▸ Exercise brief:
Copy the material from the line containing "At what distance from the viewer" through the end, swapping "concrete wall" for "plaster wall" and leaving everything else unchanged. Leave the pictures out of your answer.

▸ Items:
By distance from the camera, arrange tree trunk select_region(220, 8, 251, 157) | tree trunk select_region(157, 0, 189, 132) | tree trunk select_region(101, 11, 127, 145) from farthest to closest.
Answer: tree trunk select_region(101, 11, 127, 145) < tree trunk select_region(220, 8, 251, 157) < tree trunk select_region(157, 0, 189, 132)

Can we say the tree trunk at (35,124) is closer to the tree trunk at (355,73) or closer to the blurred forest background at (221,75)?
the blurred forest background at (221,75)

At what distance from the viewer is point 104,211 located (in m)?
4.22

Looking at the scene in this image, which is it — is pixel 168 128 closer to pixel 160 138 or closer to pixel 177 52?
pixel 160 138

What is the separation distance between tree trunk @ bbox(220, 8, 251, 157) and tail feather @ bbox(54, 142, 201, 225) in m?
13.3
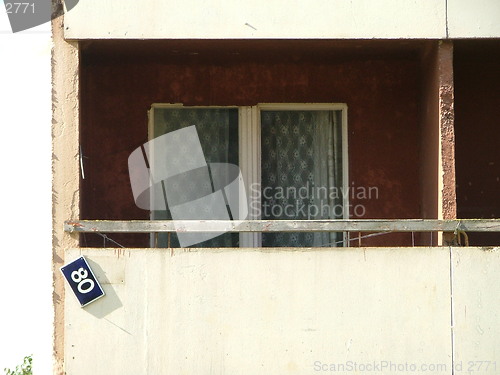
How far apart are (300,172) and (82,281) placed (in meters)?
2.52

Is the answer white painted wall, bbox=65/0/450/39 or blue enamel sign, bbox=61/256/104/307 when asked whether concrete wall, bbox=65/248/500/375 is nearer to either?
blue enamel sign, bbox=61/256/104/307

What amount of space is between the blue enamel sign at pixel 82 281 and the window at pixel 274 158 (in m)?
1.68

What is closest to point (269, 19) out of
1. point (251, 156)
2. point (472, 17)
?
point (472, 17)

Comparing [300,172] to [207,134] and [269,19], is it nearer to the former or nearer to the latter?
[207,134]

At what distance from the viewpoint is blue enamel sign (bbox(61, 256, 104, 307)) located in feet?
23.8

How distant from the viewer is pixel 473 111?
9.01 m

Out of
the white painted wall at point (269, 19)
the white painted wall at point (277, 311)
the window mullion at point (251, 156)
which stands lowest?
the white painted wall at point (277, 311)

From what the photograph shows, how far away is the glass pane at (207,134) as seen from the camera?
891 cm

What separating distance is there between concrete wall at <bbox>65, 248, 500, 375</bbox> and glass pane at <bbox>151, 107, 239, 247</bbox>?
5.32 ft

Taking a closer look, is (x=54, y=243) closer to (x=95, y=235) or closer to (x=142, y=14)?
(x=95, y=235)
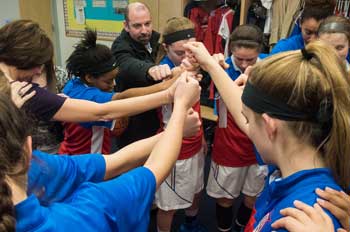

▸ Output for this task:
At what distance from the viewer is point 104,211 located (in m)?
4.22

Looking at the scene in this image, which is it — is pixel 168 128 closer to pixel 160 138 or closer to pixel 177 52?
pixel 160 138

What is the separation distance between tree trunk @ bbox(220, 8, 251, 157) and tail feather @ bbox(54, 142, 201, 225) in m?
13.3
How far apart are (300,172) and (82,281) placed (in meters)?
2.52

Is the answer white painted wall, bbox=65/0/450/39 or blue enamel sign, bbox=61/256/104/307 when asked whether plaster wall, bbox=65/248/500/375 is nearer to either?
blue enamel sign, bbox=61/256/104/307

What amount of space is between the blue enamel sign at pixel 82 281 and the window at pixel 274 158 (in m)?
1.68

What is closest to point (269, 19) out of
1. point (251, 156)
2. point (472, 17)
?
point (472, 17)

Comparing [300,172] to [207,134] and [269,19], is it nearer to the former or nearer to the latter?
[207,134]

At what distance from the viewpoint is blue enamel sign (bbox(61, 256, 104, 307)) located in feet?
23.8

How distant from the viewer is pixel 473 111?
9.01 m

Out of
the white painted wall at point (269, 19)
the white painted wall at point (277, 311)
the window mullion at point (251, 156)
which stands lowest?
the white painted wall at point (277, 311)

From what the photograph shows, how far away is the glass pane at (207,134) as seen from the camera?
891 cm

What separating distance is there between plaster wall at <bbox>65, 248, 500, 375</bbox> and glass pane at <bbox>151, 107, 239, 247</bbox>?
5.32 ft

Taking a closer look, is (x=54, y=243) closer to (x=95, y=235) or closer to (x=142, y=14)?
(x=95, y=235)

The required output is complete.